▶ **Quoted passage**:
----------

Emilio Simonsen

Personal information
- Full name: Emilio Stuberg Simonsen
- Date of birth: 31 October 1999 (age 26)
- Place of birth: Denmark
- Position: Midfielder

Team information
- Current team: Fredericia
- Number: 10

Youth career
- 2012–2017: Lyngby

Senior career*
- Years: Team / Apps / (Gls)
- 2017–2021: Lyngby / 31 / (1)
- 2020: → Nykøbing (loan) / 14 / (2)
- 2021–2022: HB Køge / 30 / (2)
- 2022–2023: Nykøbing / 24 / (7)
- 2023–: Fredericia / 56 / (10)

= Emilio Simonsen =

Danish footballer (born 1999)

Emilio Simonsen (born 31 October 1999) is a Danish professional footballer who plays as a midfielder for Danish Superliga club FC Fredericia.

==Club career==
===Lyngby===
Simonsen arrived in the Lyngby Boldklub youth academy as a 12-year-old in 2012. He extended his contract with the club on 24 March 2018, keeping him a part of De Kongeblå until 2021. As part of the contract extension, he was promoted to the first team.
At the age of 17, Simonsen made his first team debut for Lyngby in the Danish Superliga on 3 March against Hobro IK. He made 10 league appearances during the 2017–18 season.

====Loan to Nykøbing====
On 21 January 2020, Simonsen joined Danish second tier club Nykøbing FC on a year-long loan.

===HB Køge===
On 26 January 2021 it was confirmed, that Simonsen had signed a three-year deal with Danish 1st Division club HB Køge.

==International career==
In August 2016, Simonsen received a call-up for the Denmark under-18 team without making an appearance.

----------

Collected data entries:
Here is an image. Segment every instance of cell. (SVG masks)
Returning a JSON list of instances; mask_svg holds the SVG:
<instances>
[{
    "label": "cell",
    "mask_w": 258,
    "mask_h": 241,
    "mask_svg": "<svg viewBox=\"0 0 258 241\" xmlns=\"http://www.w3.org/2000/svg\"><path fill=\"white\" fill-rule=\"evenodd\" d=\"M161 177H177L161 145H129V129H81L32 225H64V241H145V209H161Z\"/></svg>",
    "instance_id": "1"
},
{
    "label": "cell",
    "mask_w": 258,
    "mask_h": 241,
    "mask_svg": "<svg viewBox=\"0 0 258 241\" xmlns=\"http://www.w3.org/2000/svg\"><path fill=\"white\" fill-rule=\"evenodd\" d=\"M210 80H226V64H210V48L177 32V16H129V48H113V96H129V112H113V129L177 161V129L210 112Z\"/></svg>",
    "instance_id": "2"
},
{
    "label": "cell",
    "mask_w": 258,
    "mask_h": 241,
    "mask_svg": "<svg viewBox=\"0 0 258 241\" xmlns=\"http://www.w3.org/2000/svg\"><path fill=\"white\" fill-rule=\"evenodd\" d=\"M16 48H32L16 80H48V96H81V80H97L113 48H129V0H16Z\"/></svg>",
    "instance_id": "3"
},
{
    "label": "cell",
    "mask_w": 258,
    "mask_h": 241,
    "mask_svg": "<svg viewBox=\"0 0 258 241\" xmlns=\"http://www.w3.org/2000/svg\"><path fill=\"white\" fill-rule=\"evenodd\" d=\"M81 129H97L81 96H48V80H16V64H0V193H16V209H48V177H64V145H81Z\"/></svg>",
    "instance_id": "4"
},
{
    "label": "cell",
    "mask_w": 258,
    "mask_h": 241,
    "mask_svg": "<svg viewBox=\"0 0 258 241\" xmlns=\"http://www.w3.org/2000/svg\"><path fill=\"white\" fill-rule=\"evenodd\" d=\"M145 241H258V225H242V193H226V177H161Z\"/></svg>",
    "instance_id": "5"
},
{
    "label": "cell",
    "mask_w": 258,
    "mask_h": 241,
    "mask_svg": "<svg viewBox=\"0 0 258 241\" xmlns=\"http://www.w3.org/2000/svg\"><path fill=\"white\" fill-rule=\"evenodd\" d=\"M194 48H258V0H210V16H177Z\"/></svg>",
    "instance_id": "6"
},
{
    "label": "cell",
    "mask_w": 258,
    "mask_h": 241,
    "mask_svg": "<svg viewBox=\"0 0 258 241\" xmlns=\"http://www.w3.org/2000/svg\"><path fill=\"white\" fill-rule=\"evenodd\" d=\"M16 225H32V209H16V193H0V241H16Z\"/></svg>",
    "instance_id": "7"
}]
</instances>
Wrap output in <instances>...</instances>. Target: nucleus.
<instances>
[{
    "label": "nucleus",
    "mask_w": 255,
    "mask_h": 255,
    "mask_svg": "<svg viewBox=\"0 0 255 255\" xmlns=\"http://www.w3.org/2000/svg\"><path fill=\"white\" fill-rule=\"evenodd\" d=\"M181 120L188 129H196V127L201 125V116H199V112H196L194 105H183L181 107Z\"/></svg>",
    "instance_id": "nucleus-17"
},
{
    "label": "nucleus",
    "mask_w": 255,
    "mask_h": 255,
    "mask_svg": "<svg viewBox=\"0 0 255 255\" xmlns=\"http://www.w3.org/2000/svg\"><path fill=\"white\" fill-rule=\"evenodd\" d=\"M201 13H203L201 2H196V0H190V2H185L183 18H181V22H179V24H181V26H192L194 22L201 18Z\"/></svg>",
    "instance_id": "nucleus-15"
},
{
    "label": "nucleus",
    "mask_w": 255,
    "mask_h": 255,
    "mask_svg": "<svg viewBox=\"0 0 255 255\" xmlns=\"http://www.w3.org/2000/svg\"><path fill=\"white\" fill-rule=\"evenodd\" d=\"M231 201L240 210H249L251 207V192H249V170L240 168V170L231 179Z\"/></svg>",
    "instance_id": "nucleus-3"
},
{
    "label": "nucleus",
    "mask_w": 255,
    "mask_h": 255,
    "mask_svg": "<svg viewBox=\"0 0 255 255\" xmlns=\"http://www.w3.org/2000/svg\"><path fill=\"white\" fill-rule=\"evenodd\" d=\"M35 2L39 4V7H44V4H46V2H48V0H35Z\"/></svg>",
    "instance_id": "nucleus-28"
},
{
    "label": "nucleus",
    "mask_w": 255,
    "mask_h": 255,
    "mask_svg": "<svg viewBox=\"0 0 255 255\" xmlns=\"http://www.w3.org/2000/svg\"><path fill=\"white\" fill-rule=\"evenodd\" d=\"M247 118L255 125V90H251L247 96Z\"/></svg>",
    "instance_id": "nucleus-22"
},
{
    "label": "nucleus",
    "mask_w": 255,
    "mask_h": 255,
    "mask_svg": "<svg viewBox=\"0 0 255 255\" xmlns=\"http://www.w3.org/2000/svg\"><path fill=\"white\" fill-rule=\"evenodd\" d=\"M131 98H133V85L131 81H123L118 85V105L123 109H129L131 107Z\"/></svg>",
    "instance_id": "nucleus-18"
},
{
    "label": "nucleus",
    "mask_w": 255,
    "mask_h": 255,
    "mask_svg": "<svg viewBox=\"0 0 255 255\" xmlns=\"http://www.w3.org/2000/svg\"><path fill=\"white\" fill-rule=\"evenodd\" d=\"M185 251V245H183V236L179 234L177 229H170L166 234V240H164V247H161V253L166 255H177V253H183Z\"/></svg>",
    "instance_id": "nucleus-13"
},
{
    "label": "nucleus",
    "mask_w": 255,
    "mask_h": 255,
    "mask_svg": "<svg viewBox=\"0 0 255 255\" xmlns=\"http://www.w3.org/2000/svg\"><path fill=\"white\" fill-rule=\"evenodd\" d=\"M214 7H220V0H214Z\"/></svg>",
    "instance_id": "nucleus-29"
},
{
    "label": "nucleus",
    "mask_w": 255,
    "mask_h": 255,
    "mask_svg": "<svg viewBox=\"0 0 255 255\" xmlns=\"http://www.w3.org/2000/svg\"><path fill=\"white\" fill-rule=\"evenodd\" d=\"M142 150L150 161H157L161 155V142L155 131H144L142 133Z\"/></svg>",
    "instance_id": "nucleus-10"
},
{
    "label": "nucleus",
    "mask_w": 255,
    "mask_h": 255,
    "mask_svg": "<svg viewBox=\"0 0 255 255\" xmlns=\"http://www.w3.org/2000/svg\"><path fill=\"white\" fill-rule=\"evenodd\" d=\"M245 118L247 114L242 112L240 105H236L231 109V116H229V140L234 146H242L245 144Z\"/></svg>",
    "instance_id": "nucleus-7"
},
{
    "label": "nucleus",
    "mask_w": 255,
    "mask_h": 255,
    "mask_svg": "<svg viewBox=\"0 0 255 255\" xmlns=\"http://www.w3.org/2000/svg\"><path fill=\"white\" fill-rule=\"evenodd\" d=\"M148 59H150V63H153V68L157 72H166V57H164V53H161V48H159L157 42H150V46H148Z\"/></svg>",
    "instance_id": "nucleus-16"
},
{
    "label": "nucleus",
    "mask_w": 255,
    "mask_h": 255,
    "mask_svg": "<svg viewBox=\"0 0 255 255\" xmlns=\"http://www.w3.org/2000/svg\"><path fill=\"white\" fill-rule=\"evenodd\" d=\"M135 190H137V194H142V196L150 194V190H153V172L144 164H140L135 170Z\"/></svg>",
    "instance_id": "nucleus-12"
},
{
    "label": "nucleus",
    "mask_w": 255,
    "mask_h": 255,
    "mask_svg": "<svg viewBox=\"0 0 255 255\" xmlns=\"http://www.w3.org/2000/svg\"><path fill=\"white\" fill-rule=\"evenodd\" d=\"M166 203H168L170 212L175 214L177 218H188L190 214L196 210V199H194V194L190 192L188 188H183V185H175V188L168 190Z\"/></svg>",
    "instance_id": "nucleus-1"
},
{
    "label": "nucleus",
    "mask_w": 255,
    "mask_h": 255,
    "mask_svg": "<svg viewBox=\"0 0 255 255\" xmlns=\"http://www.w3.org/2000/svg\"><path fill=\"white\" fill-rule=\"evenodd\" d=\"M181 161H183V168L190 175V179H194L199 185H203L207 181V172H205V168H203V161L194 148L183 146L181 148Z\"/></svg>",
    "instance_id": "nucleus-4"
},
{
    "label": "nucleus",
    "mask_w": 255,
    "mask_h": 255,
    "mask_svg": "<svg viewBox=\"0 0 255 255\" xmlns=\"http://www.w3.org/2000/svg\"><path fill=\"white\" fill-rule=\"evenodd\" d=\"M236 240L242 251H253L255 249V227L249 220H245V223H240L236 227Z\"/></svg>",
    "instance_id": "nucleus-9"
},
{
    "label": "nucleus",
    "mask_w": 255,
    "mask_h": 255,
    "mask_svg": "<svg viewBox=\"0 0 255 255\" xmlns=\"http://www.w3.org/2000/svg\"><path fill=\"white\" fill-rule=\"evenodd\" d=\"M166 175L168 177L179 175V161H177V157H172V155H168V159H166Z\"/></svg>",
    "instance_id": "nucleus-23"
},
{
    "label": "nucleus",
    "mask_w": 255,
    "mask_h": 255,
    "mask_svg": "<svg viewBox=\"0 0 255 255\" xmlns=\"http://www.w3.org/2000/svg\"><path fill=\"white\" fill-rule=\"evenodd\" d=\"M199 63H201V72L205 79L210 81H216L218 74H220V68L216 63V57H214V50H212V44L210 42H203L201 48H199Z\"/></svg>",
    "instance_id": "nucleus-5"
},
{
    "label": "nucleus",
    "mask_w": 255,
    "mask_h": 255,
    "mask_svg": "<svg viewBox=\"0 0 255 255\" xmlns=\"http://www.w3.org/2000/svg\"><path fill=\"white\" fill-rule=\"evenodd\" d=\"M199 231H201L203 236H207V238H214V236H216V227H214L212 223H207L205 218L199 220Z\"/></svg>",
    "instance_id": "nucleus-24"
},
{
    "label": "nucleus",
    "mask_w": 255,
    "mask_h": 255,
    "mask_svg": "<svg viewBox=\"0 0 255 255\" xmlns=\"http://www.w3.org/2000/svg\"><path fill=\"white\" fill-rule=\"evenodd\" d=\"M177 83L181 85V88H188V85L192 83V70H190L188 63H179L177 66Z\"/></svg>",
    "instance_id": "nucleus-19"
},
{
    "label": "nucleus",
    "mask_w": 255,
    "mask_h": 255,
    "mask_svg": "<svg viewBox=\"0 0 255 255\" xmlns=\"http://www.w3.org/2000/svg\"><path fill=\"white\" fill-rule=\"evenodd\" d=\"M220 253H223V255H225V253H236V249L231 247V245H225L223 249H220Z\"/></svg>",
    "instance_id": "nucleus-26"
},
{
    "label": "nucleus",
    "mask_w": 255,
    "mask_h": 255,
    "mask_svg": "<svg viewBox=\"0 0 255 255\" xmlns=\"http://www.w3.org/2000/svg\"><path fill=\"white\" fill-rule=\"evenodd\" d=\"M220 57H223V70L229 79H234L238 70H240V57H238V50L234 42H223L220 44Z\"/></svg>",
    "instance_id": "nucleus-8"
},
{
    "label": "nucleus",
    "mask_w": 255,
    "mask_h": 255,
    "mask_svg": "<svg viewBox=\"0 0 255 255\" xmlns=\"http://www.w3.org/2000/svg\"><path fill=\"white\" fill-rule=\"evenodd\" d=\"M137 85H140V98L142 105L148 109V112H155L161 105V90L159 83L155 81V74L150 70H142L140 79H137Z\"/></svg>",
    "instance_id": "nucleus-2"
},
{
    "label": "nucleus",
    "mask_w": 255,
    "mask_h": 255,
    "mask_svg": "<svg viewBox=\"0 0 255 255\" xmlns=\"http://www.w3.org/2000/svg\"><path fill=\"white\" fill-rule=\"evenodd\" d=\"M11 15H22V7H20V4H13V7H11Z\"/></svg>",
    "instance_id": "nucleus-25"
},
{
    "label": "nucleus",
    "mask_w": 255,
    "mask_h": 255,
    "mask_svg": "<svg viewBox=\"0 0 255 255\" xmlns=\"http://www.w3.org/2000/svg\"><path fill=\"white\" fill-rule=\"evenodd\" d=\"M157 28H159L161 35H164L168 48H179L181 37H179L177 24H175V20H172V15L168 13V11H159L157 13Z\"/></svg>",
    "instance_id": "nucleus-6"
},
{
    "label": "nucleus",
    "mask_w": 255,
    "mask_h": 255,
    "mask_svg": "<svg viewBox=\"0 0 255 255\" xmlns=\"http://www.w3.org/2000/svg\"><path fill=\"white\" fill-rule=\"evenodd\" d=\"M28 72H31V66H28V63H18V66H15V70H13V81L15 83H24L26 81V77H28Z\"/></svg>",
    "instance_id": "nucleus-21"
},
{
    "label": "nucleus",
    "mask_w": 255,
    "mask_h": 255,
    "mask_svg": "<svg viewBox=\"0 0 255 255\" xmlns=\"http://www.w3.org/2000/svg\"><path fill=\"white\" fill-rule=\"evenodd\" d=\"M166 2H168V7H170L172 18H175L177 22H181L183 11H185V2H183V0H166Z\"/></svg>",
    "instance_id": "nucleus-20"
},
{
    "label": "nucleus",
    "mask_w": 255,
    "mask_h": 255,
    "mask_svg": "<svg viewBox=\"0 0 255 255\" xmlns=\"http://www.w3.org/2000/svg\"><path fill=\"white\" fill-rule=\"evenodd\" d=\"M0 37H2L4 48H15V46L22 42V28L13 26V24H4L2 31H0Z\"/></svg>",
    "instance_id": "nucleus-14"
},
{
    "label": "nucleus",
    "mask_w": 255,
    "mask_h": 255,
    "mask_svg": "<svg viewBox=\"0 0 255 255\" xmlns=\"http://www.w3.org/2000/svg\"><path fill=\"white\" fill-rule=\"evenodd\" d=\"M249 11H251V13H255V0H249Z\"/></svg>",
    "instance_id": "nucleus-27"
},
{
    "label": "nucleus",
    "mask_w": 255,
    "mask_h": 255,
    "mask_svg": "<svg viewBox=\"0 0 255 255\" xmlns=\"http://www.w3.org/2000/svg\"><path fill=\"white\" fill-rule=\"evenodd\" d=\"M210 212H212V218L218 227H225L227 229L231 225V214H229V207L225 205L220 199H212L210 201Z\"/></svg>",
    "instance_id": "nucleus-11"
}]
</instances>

----------

▶ **Tasks to carry out**:
1 - Answer these questions using the article on Emilio Simonsen:
(a) What number does Simonsen wear for Fredericia?
(b) In what year did he arrive in the Lyngby Boldklub youth academy?
(c) Which club did he join on a year-long loan on 21 January 2020?
2 - Summarize the article on Emilio Simonsen in two sentences.
3 - Reproduce the article on Emilio Simonsen from "- 2020: → Nykøbing" to "footballer (born 1999)".
The data stands apart from the article on Emilio Simonsen.

▶ **Per-task answers**:
1 -
(a) 10
(b) 2012
(c) Nykøbing FC

2 - Emilio Simonsen, born 31 October 1999, is a Danish professional footballer who plays as a midfielder for Danish Superliga club FC Fredericia. He joined the Lyngby youth academy in 2012 and made his first-team debut for Lyngby at 17, spent a year-long loan at Nykøbing FC starting in January 2020, and signed a three-year deal with HB Køge in January 2021.

3 -
- 2020: → Nykøbing (loan) / 14 / (2)
- 2021–2022: HB Køge / 30 / (2)
- 2022–2023: Nykøbing / 24 / (7)
- 2023–: Fredericia / 56 / (10)

= Emilio Simonsen =

Danish footballer (born 1999)